Example 3 (Congestion): The congestion coefficient \(C_{\text{cong}} = 0.8\) significantly slows down population movement. The asynchronous stopping cost is substantially lower than that of synchronous stopping, verifying the necessity of randomized stopping times.
Example 6 (Drone Swarm, Dimension 300): - DPP successfully drives the initial distribution to match the "M", "F", "O", and "S" letter-shaped target distributions. - The learned policy exhibits robust generalization to initial distributions—different randomized initial distributions are successfully driven to match the targets. - The memory required for DA training increases drastically with \(T=50\), whereas DPP requires constant memory.
Ablation Study¶
| Comparison Dimension | DA | DPP |
|---|---|---|
| Ex1 Convergence Iterations | ~500 | ~1000 (per time step) |
| Ex6 Runnability | Memory-constrained | Stable operation |
| Learning Rate Sensitivity | \(10^{-4}\) is most stable | \(10^{-4}\) is most stable |
| MFOS vs MAOS Approximation (Ex1) | \(L_2\) distance decays as \(\sim N^{-1/2}\) | — |
Hyperparameter Sweep (Appendix F, Example 1): A learning rate of \(10^{-2}\) leads to unstable training; \(10^{-3}\) is acceptable; \(10^{-4}\) is the most stable. The training hyperparameters include the AdamW optimizer, a batch size of 128, and a maximum of \(10^4\) iterations.
Computational Resources¶
All experiments were completed on an RTX 4090 GPU (\(\le 3\) minutes per scenario) or an M2 MacBook Pro (\(\le 7\) minutes), demonstrating the high efficiency and scalability of the proposed method.
Highlights & Insights¶
- Theoretical-Algorithmic Closed Loop: Establishing a complete pipeline: \(O(1/N)\) approximation guarantee from MAOS to MFOS \(\to\) DPP \(\to\) two deep learning algorithms.

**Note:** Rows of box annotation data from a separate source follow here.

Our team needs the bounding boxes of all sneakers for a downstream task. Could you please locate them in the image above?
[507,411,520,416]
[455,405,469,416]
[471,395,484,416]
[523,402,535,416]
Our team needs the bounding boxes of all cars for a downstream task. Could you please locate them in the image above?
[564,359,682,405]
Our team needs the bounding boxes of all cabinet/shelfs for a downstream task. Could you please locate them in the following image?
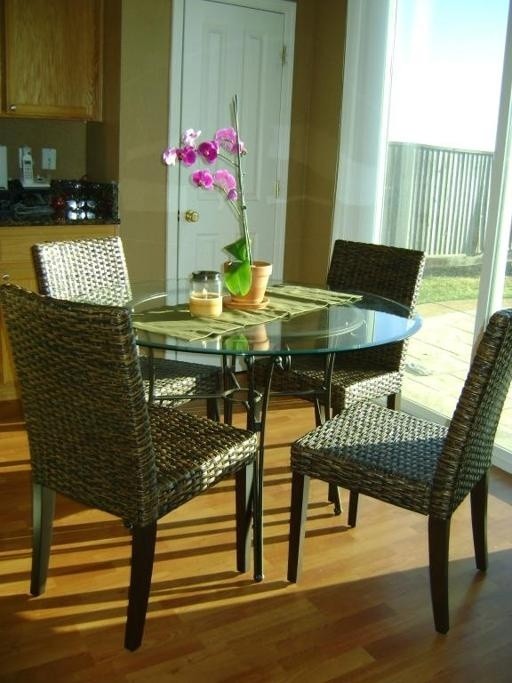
[1,0,121,429]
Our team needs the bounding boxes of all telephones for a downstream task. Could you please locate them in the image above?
[19,146,51,188]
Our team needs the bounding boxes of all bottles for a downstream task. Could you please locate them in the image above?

- Necessity of Randomized Stopping Times: A simple counterexample (Example 1 in Appendix) proves that deterministic stopping strategies are suboptimal in the mean field setting, necessitating the introduction of randomization.
- Asynchronous vs. Synchronous Stopping: The asynchronous stopping class significantly outperforms the synchronous counterpart across multiple scenarios, revealing the importance of individualized decision-making in multi-agent stopping problems.
- Memory Advantage of DPP: The constant memory requirement makes long-horizon high-dimensional problems tractable, which is an advantage DA cannot match.
- Distributional Robustness of Policies: The stopping rules learned in Example 6 remain effective for unseen initial distributions, demonstrating excellent generalization capabilities.
Limitations & Future Work¶
- The convergence of the deep learning algorithms is not theoretically proven (an inherent difficulty in deep network analysis).
- The theoretical comparison between synchronous and asynchronous stopping is yet to be completed.
- All experiments are performed on synthetic scenarios, lacking large-scale validation on real-world datasets.
- The current framework assumes that the model (transition probabilities) is known and has not been extended to model-free/reinforcement learning settings.
- Only cooperative multi-agent settings are considered, leaving competitive scenarios (Mean Field Games) for future research.
Related Work & Insights¶
- Deep Single-Agent OS: Becker et al. (2019) on deep optimal stopping; Herrera et al. (2023) on randomized neural network approaches—this paper extends these methods to the mean field setting.
- Mean Field Control (MFC): Carmona & Laurière (2023) on deep learning for MFC; Gu et al. (2023) on reinforcement learning for MFC—transforming the stopping problem into a sub-class of MFC is a conceptual contribution of this work.
- Continuous MFOS: Talbi et al. (2023, 2024) established the theoretical framework in continuous space-time but without computability—this work turns to a discrete framework to make computation tractable.
- Robotics Applications: Best et al. (2017, 2018) on active search and spatio-temporal optimal stopping for robots—the mean field approach proposed here provides a scalable solution for large-scale robotic swarms.
Insights: Interpreting MFOS as a special case of MFC offers a fresh perspective at the intersection of both fields. This framework can be extended to more multi-agent scenarios involving "when to stop," such as early stopping of models in distributed training, termination conditions of multi-robot exploration, etc.
Rating¶
| Dimension | Score (1-5) | Comment |
|---|---|---|
| Novelty | ⭐⭐⭐⭐ | First to formalize and solve discrete MFOS; the MFC perspective is a pioneering conceptual contribution. |
| Theoretical Depth | ⭐⭐⭐⭐⭐ | Complete approximation theorems and DPP proofs. |
| Experimental Thoroughness | ⭐⭐⭐⭐ | 6 scenarios coverage from simple to high-dimensional, though lacking real-world applications. |
| Value | ⭐⭐⭐ | Elegant framework, but actual application scenarios need to be further developed. |
| Writing Quality | ⭐⭐⭐⭐ | Well-structured, balanced between theory and experiments. |
| Overall Score | ⭐⭐⭐⭐ | A theoretically solid, pioneering work that lays the computational foundation for MFOS. |